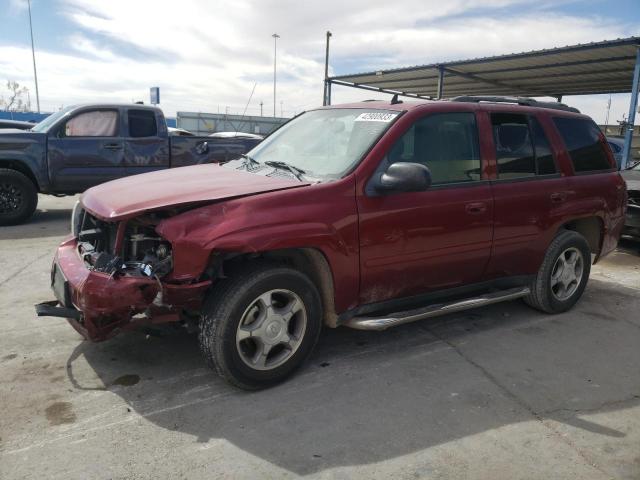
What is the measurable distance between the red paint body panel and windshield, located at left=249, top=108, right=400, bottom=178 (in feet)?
0.37

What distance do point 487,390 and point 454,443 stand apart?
69 centimetres

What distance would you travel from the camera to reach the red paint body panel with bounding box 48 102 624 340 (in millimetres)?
2816

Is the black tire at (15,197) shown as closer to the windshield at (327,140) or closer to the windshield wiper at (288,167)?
the windshield at (327,140)

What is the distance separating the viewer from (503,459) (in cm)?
258

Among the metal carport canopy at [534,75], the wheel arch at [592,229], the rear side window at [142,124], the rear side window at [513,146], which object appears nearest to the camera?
the rear side window at [513,146]

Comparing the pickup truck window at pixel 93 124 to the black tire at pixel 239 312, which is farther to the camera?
the pickup truck window at pixel 93 124

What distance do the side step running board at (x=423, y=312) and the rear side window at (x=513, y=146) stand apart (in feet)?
3.14

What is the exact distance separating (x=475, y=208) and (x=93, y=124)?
6.95 m

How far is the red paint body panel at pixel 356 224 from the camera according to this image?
9.24 feet

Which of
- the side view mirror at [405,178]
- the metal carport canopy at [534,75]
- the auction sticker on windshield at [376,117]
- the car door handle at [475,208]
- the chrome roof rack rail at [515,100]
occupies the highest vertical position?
the metal carport canopy at [534,75]

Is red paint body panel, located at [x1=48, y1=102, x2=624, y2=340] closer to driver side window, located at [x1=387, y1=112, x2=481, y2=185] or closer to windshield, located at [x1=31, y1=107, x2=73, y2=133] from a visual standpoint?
driver side window, located at [x1=387, y1=112, x2=481, y2=185]

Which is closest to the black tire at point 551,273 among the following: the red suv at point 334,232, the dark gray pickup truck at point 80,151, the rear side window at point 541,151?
the red suv at point 334,232

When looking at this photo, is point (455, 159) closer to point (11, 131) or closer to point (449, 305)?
point (449, 305)

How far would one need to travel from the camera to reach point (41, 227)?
7941 mm
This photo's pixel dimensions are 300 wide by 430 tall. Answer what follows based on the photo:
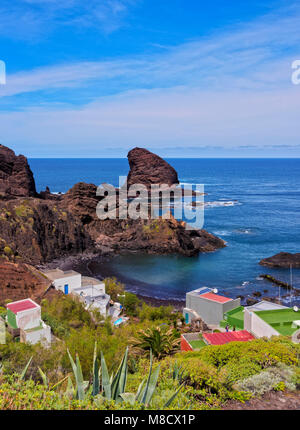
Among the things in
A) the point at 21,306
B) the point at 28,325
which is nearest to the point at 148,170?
the point at 21,306

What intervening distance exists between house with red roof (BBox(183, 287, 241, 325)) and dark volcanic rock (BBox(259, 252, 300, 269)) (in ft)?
65.3

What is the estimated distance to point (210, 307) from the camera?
26.9 m

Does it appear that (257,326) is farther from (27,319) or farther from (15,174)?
(15,174)

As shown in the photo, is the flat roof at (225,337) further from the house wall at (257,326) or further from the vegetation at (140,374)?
the vegetation at (140,374)

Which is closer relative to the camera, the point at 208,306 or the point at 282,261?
the point at 208,306

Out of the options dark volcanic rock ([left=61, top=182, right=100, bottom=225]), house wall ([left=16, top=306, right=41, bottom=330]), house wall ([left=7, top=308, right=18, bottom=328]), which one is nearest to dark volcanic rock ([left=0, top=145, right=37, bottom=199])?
dark volcanic rock ([left=61, top=182, right=100, bottom=225])

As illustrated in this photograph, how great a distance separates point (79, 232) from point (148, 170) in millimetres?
58459

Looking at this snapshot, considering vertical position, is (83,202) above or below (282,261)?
above

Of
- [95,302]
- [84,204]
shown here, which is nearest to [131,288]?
[95,302]

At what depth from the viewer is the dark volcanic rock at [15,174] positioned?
72438 millimetres

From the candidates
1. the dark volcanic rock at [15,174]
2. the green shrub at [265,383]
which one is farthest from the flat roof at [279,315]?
the dark volcanic rock at [15,174]

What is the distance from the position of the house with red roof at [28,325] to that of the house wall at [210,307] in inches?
493
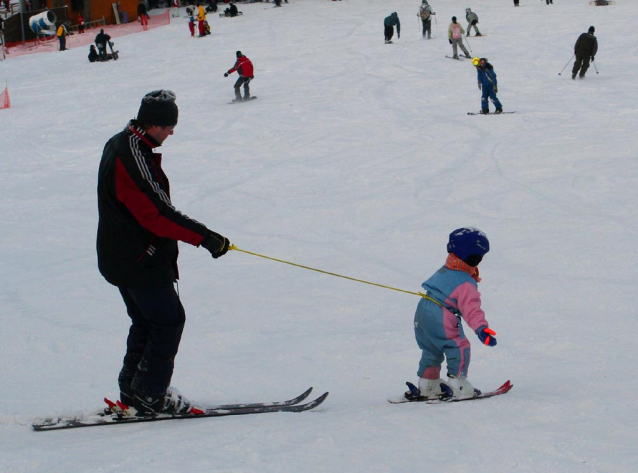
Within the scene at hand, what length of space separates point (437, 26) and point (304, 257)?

:::

Reproduce every item above verbatim, line by line, leaving out the pictures.

What is the measurable distance between the red paint body panel and windshield, located at left=249, top=108, right=400, bottom=178 (in feet)?
0.37

What distance do point 487,390 and point 454,443 stand apart?
69 centimetres

What distance would you travel from the camera to reach the red paint body panel with bounding box 48 102 624 340 (in millimetres)?
2816

Is the black tire at (15,197) shown as closer to the windshield at (327,140) or closer to the windshield wiper at (288,167)?
the windshield at (327,140)

What is the distance separating the viewer from (503,459) (in cm)?
258

Among the metal carport canopy at [534,75], the wheel arch at [592,229], the rear side window at [142,124], the rear side window at [513,146], which object appears nearest to the camera?
the rear side window at [513,146]

Comparing the pickup truck window at pixel 93 124 to the black tire at pixel 239 312, which is farther to the camera?
the pickup truck window at pixel 93 124

What distance do the side step running board at (x=423, y=312) and the rear side window at (x=513, y=146) stand apart (in feet)?
3.14

What is the exact distance separating (x=475, y=208) and (x=93, y=124)?
6.95 m

How far is the red paint body panel at pixel 356 224 from the camera according to this image?
9.24 feet

Which of
- the side view mirror at [405,178]
- the metal carport canopy at [534,75]
- the auction sticker on windshield at [376,117]
- the car door handle at [475,208]
- the chrome roof rack rail at [515,100]
occupies the highest vertical position?
the metal carport canopy at [534,75]

Is red paint body panel, located at [x1=48, y1=102, x2=624, y2=340] closer to driver side window, located at [x1=387, y1=112, x2=481, y2=185] or closer to windshield, located at [x1=31, y1=107, x2=73, y2=133] from a visual standpoint?
driver side window, located at [x1=387, y1=112, x2=481, y2=185]

Which is closest to the black tire at point 551,273 among the following: the red suv at point 334,232, the dark gray pickup truck at point 80,151, the rear side window at point 541,151?
the red suv at point 334,232

When looking at this photo, is point (455, 159) closer to point (11, 131) or closer to point (449, 305)?
point (449, 305)

How far would one need to travel from the camera to reach point (41, 227)?
7941 mm
This photo's pixel dimensions are 300 wide by 430 tall. Answer what follows based on the photo:
Among the things in
A) the point at 21,306
B) the point at 28,325
which is nearest to the point at 148,170?
the point at 21,306

What intervening distance exists between house with red roof (BBox(183, 287, 241, 325)) and dark volcanic rock (BBox(259, 252, 300, 269)) (in ft)?
65.3

What is the estimated distance to point (210, 307) from the camera?
26.9 m

Does it appear that (257,326) is farther from (27,319) or farther from (15,174)?
(15,174)

As shown in the photo, is the flat roof at (225,337) further from the house wall at (257,326) or further from the vegetation at (140,374)?
the vegetation at (140,374)

Which is closer relative to the camera, the point at 208,306 or the point at 282,261?
the point at 208,306

Out of the options dark volcanic rock ([left=61, top=182, right=100, bottom=225]), house wall ([left=16, top=306, right=41, bottom=330]), house wall ([left=7, top=308, right=18, bottom=328]), which one is nearest to dark volcanic rock ([left=0, top=145, right=37, bottom=199])?
dark volcanic rock ([left=61, top=182, right=100, bottom=225])

As illustrated in this photograph, how great a distance separates point (79, 232) from point (148, 170) in millimetres?
58459

Looking at this snapshot, considering vertical position, is (83,202) above or below (282,261)?
above

Of
- [95,302]
- [84,204]
shown here, which is nearest to [131,288]?
[95,302]

At what depth from the viewer is the dark volcanic rock at [15,174] positioned?
72438 millimetres

From the candidates
1. the dark volcanic rock at [15,174]
2. the green shrub at [265,383]
which one is farthest from the flat roof at [279,315]?
the dark volcanic rock at [15,174]

What is the distance from the position of the house with red roof at [28,325] to that of the house wall at [210,307] in inches?
493
Within the scene at hand, what length of space separates point (437, 26) and point (304, 257)?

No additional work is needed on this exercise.